The Moment Keeper by Buffy Andrews book review

Product DetailsThe Moment Keeper, by Buffy Andrews
Carina, November 2013
Digital books, $7.99, discounted

Buy on Amazon

From the publisher:
Our lives are often connected in ways we never would have imagined...

Two babies; two very different upbringings.

First there is Sarah: raised by her loving grandmother, but neglected by her own father who views her as the instrument of her mother’s death. She will lead a hard life, searching to belong and to be loved.

Then there is Olivia, surrounded by love, nurtured and adored by her parents, a golden child with a golden future.

When Sarah’s life is cut tragically short and she is assigned to record the moments of Olivia’s life as her Moment Keeper, their lives become intertwined.

Sarah is able to overcome the heartbreak of her own lost years and Olivia is able to deal with a future that isn’t nearly as golden as what she had planned – or is it?

My review:
It's another make sure you have a box of tissues nearby story.

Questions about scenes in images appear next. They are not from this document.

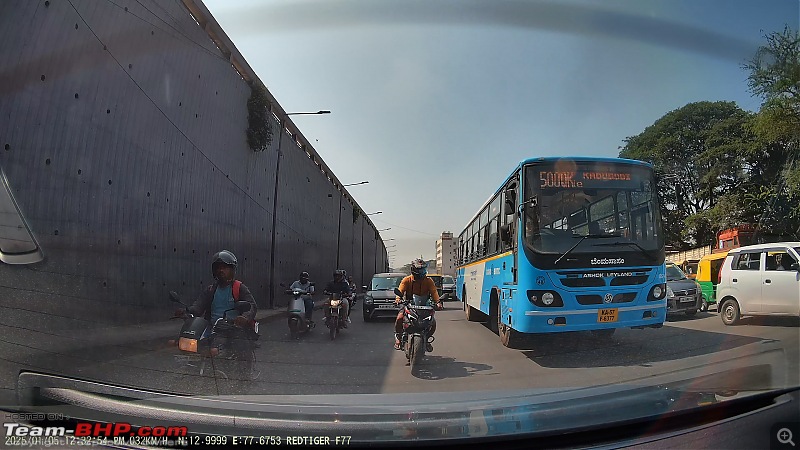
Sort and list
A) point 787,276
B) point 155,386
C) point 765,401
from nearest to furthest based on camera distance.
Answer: point 765,401 → point 155,386 → point 787,276

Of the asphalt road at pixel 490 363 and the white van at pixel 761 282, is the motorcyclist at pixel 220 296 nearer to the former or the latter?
the asphalt road at pixel 490 363

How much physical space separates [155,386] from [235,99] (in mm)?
11888

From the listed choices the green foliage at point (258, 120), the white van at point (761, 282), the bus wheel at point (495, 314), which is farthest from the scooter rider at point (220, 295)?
the green foliage at point (258, 120)

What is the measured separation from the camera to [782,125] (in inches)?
649

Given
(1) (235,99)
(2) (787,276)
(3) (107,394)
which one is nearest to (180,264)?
(1) (235,99)

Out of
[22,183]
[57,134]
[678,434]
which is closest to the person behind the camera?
[678,434]

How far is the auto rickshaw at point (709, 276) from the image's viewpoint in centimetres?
→ 1387

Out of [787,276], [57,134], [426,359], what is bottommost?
[426,359]

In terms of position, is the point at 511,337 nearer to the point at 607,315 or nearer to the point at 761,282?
the point at 607,315

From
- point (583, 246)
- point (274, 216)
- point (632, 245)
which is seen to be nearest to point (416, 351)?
point (583, 246)

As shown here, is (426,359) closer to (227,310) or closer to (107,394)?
(227,310)

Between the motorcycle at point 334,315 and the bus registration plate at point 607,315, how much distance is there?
502 centimetres

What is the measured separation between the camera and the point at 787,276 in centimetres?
859

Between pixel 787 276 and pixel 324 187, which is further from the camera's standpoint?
pixel 324 187
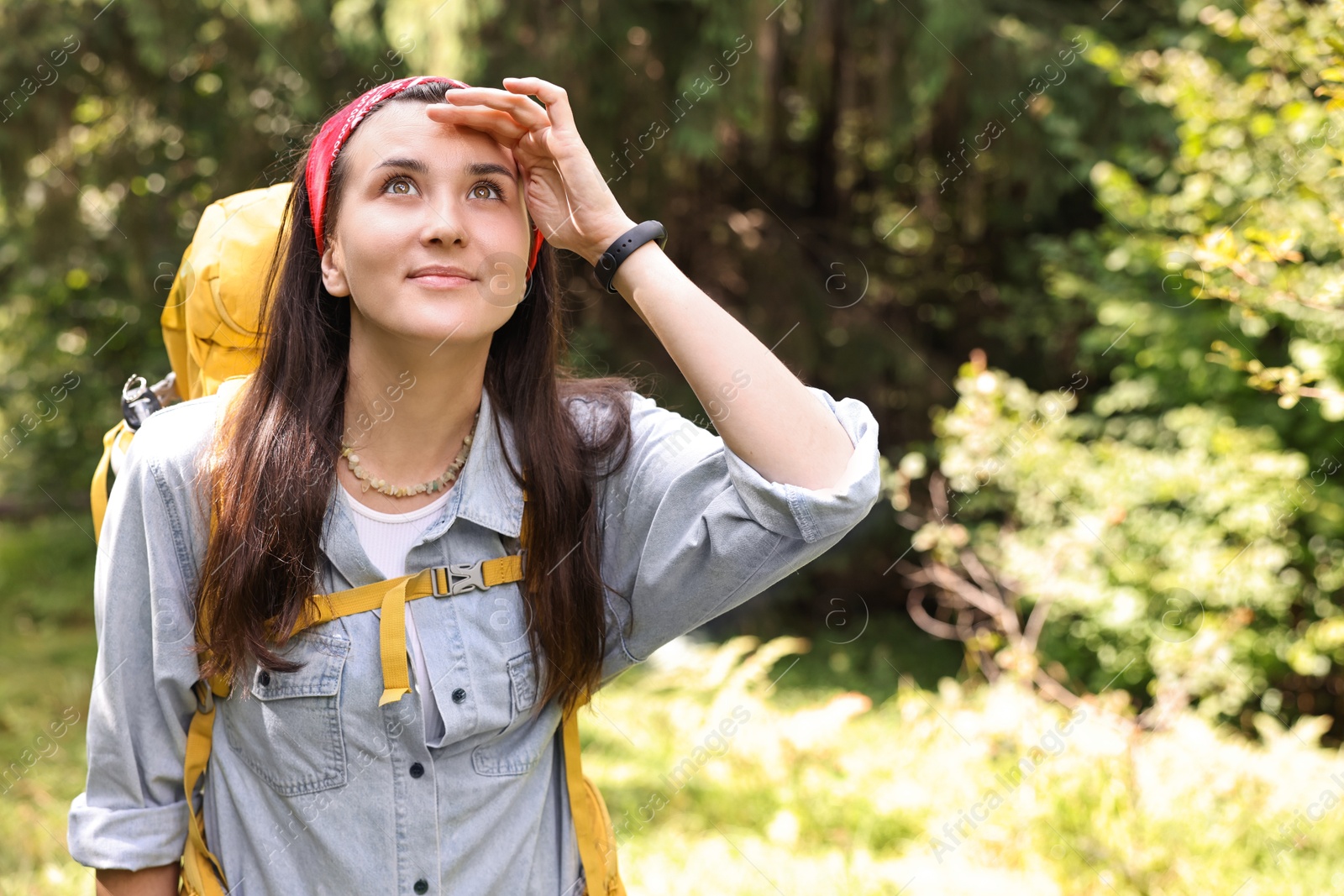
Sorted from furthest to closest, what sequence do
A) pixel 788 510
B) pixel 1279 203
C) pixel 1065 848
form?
pixel 1279 203 < pixel 1065 848 < pixel 788 510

Andrews has created a true circle of life story, just the kind I personally love. Who we are, the choices we make, the support we receive, affect everyone. Part It's A Wonderful Life and part Lovely Bones, The Moment Keeper features characters who will impact your life for a long time.

Parallel life stories from two young women might shock some with the lifestyles of haves contrasting with the haven-nots. It may shame some of us who were guilty of being cruel at one time or another, and it will give more of us some real lessons on how to be a giver, no matter what stage of life. When at death a young woman is pulled into the afterlife with a special job, that of tracking and recording the moments of the life of another, the reader follows the journey of a privileged young girl, Olivia, growing in to adulthood. Along the way, Sarah, the Moment Keeper, shares her own struggle of life, tragedy, triumph, love, bullying, and mystery in a mirror image that almost feels voyeuristic.

Told in first person present and past with comparisons, not flashbacks, of Olivia to her own life, Sarah slowly reveals the events leading up to her suicide in a matter-of-fact, not exactly resentful, but wistful way.

Lovely tale. Kudos to Andrews for telling a very difficult story, and yes, there may be some predictability, but it was still a tearful joy to be part of the unfolding.